Search code examples
javaneo4jcypherbolt

Neo4j - Reading large amounts of data with Java


I'm currently trying to read large amounts of data into my Java application using the official Bolt driver. I'm having issues because the graph is fairly large (~17k nodes, ~500k relationships) and of course I'd like to read this in chunks for memory efficiency. What I'm trying to get is a mix of fields between the origin and destination nodes, as well as the relationship itself. I tried writing a pagination query:

MATCH (n:NodeLabel)-[r:RelationshipLabel]->(n:NodeLabel) 
WITH r.some_date AS some_date, r.arrival_times AS arrival_times,
     r.departure_times AS departure_times, r.path_ids AS path_ids,
     n.node_id AS origin_node_id, m.node_id AS dest_node_id
ORDER BY id(r)
RETURN some_date, arrival_times, departure_times, path_ids,
       origin_node_id, dest_node_id 
LIMIT 5000

(I changed some of the label and field naming so it's not obvious what the query is for)

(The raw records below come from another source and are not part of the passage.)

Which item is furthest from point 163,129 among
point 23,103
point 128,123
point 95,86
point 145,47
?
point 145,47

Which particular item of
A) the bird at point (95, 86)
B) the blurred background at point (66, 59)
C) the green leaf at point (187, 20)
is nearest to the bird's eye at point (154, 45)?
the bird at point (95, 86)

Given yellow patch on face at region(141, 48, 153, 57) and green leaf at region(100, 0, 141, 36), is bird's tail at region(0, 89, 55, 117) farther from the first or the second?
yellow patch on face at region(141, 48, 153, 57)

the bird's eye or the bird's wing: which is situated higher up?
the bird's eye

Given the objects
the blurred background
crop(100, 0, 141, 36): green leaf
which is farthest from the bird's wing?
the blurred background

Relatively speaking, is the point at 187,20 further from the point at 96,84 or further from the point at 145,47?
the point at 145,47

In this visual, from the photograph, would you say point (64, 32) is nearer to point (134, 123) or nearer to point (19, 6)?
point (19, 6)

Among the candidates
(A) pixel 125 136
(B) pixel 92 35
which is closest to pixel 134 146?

The idea was I'd use SKIP on subsequent queries to read more data. However, at 5000 rows/read this is taking roughly 7 seconds per read, presumably because of the full scan ORDER BY forces, and if I SKIP it goes up in execution time and memory usage significantly. This is way too long to read the whole thing, is there any way I can speed up the query? Or stream the results in chunks into my app? In general, what is the best approach to reading large amounts of data?

Thanks in advance.


Solution

  • Instead of skip. From the second call you can do id(r) > "last received id(r)" it should actually reduce the process time as you go.